Et je dirai qu’au point d’exercice mental où je vous ai formés, habitués, peut-être bien, ne peut plus que vous paraître vaine cette sorte d’emphase, de vain succès, de faux triomphe que certains trouvent à prendre dans le fait que, par exemple, soi-disant au contraire de la pensée analytique, — et encore ce serait-il, enfin… — les névroses sont réalisées chez l’animal dans le laboratoire, sur la table d’expérience. Ces névroses, celles sur lesquelles le laboratoire pavlovien, je veux dire Pavlov lui-même et ceux qui l’ont suivi, ont pu mettre à l’occasion l’accent, qu’est-ce qu’elles nous montrent ? On nous dit que dans le texte et la suite de ses expériences par où on conditionne ce qu’on appelle tel réflexe de l’animal, à savoir telle réaction naturelle d’un de ces appareils qu’on associe à une stimulation, à une excitation qui fait partie d’un registre présumé complètement différent de celui qui est intéressé dans la réaction, par un certain mode de faire converger ces réactions conditionnées, nous allons tenir compte de l’effet de contrariété. La que nous avons déjà obtenu, conditionné, dressé une des réponses de l’organisme, nous allons le mettre en posture de répondre de deux manières opposées à la fois, engendrant si l’on peut dire une sorte de perplexité organique.

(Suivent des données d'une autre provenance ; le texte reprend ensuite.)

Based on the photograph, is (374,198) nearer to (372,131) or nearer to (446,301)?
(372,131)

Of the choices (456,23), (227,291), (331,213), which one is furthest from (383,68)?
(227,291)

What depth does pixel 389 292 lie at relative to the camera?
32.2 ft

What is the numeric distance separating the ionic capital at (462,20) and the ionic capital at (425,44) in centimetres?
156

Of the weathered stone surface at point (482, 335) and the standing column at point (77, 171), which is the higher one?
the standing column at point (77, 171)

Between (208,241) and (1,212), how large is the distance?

Pour aller plus loin, nous dirons même que dans certains cas, nous pouvons, nous avons l’idée que ce que nous obtenons est une sorte d’épuisement des possibilités de réponse, une sorte de désordre plus fondamental engendré par leur détournement, quelque chose qui intéresse de façon plus radicale ce qu’on peut appeler le champ ordinaire de la réaction impliquée qui est la traduction objective de ce qui pourra s’interpréter dans une perspective plus générale comme définie par certains modes de réaction qu’on appellera instinctuels. Bref, d’en arriver au point où la demande faite à la fonction — c’est quelque chose qu’on a théorisé plus récemment et en d’autres aires culturelles, du terme de stress — peut aboutir, déboucher sur cette sorte de déficit qui dépasse la fonction elle-même, qui intéresse l’appareil de façon qui le modifie, au-delà du registre de la réponse fonctionnelle, qui plus ou moins confine, dans les traces durables qu’il engendre, au déficit lésionnel.

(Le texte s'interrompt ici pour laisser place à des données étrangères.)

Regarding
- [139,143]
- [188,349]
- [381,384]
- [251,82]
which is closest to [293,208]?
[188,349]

Il sera important sans doute de pointer dans cet éventail de l’interrogation expérimentale où, à proprement parler, se manifeste quelque chose qui nous rappelle sous des réactions névrotiques la forme dite angoissée. Il y a pourtant quelque chose qui paraît, dans une telle façon de poser le problème de l’expérience, toujours éludé. Éludé d’une façon qu’il est sans doute impossible de reprocher au rapporteur de ces expériences de l’éluder, puisque cette élision est constitutive de l’expérience elle-même. Mais pour quiconque a à rapprocher cette expérience de celle qui est la nôtre, à savoir de celle qui se passe avec un sujet parlant — c’est là l’importance de cette dimension pour autant que je vous la rappelle — il est impossible de ne pas faire état de ceci, que si primitif par rapport à celui d’un sujet parlant que soit l’organisme animal interrogé — et il est très loin d’être primitif, d’être éloigné du nôtre, cet organisme, dans les expériences pavloviennes puisque ce sont des chiens — la dimension de l’Autre est présente dans l’expérience.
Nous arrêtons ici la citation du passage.